There is specific advice about the use of appropriately sized cuffs for blood pressure monitoring and repeating measurements in the 95th percentile by performing 24-hour blood pressure monitoring before diagnosing hypertension. Hypertension can be treated with angiotensin converting enzyme (ACE) inhibitors, although major congenital malformations have been reported with first trimester exposure to ACE inhibitors in non-diabetic women, so counselling is required in sexually active girls about this risk (Zeitler et al, 2014).
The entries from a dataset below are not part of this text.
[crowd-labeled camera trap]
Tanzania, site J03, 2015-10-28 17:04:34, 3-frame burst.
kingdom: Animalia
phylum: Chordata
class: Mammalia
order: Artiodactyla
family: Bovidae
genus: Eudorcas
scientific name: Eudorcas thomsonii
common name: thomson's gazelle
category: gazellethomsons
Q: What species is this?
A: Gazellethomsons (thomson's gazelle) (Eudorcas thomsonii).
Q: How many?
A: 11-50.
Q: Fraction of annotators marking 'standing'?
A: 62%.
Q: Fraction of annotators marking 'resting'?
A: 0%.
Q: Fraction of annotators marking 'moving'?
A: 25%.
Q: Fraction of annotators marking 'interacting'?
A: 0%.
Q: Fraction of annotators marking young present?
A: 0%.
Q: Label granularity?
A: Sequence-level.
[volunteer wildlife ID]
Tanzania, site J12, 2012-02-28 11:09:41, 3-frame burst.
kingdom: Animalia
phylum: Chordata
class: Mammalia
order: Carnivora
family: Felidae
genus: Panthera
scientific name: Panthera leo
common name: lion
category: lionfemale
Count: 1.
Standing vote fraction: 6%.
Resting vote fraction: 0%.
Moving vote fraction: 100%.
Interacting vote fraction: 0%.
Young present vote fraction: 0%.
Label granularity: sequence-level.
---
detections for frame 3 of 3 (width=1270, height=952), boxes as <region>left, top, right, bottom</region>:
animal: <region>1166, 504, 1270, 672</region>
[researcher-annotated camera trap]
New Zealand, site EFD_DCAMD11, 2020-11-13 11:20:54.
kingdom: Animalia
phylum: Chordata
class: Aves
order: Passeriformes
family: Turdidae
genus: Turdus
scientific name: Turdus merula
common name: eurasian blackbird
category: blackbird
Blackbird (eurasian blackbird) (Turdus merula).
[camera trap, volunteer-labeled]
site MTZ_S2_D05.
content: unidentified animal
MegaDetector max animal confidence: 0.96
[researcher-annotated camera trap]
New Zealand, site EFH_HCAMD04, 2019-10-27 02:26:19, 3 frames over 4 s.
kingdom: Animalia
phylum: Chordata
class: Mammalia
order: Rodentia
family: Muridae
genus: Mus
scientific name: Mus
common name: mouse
Dyslipidaemia should be monitored for by measuring total cholesterol, high-density lipoprotein (HDL) cholesterol, non-HDL cholesterol and triglyceride concentrations. This should be confirmed with a repeat sample, which could be fasting or non fasting. Treatment, other than lifestyle changes, are not discussed, although Zeitler et al (2014) have stated that statin therapy has been shown to be as safe and effective in children as in adults, and should be the first pharmacologic intervention. However, the use of statins in sexually active adolescent females must be very carefully considered and the risks explicitly discussed, as these drugs are not approved in pregnancy (Zeitler et al, 2014).
Surgery
There is no specific guidance for type 2 diabetes management during surgery, other than the requirement for written protocols and that the surgery is carried out in dedicated paediatric facilities, with healthcare professionals who manage children and young people with diabetes. In elective surgery, metformin should be discontinued at least 24 hours before the procedure. In emergency surgery and when metformin is stopped less than 24 hours before, optimal hydration should be ensured to prevent risk of lactic acidosis. The main concern regarding metformin therapy during surgery relates to this rare complication. Metformin has a long biological half-life (17–31 hours), hence the need to stop it at least 24 hours prior to surgery (Association of Children’s Diabetes Clinicians, 2013).
Psychological issues
The guidance about psychological support and screening is the same as that for type 1 diabetes, with an emphasis on timely interventions and access to mental health practitioners. Screening for anxiety and depression should be performed when necessary, especially in those with poor control. There is no mention in the guidance of eating disorders in relation to type 2 diabetes, but healthcare teams should be aware that the these can co-exist. The American Diabetes Association (ADA) suggests that binge eating disorder (also known as compulsive overeating) is characterised primarily by periods of uncontrolled, impulsive or continuous eating beyond the point of feeling comfortably full. While there is no purging, there may be sporadic fasts or repetitive diets and often feelings of shame or self-hatred after a binge (ADA, 2014).
Conclusion
The challenge for the multidisciplinary team looking after children and young people with diabetes is that as they have so few patients with type 2 diabetes, there is a lack of resources or expertise in its management. These young people are at considerable risk of long-term complications, especially cardiovascular problems. We should draw on the vast experience of our adult colleagues in our transitional clinics to discuss such cases in order to achieve optimal control, not only of blood glucose, but also hypertension and dyslipidaemia.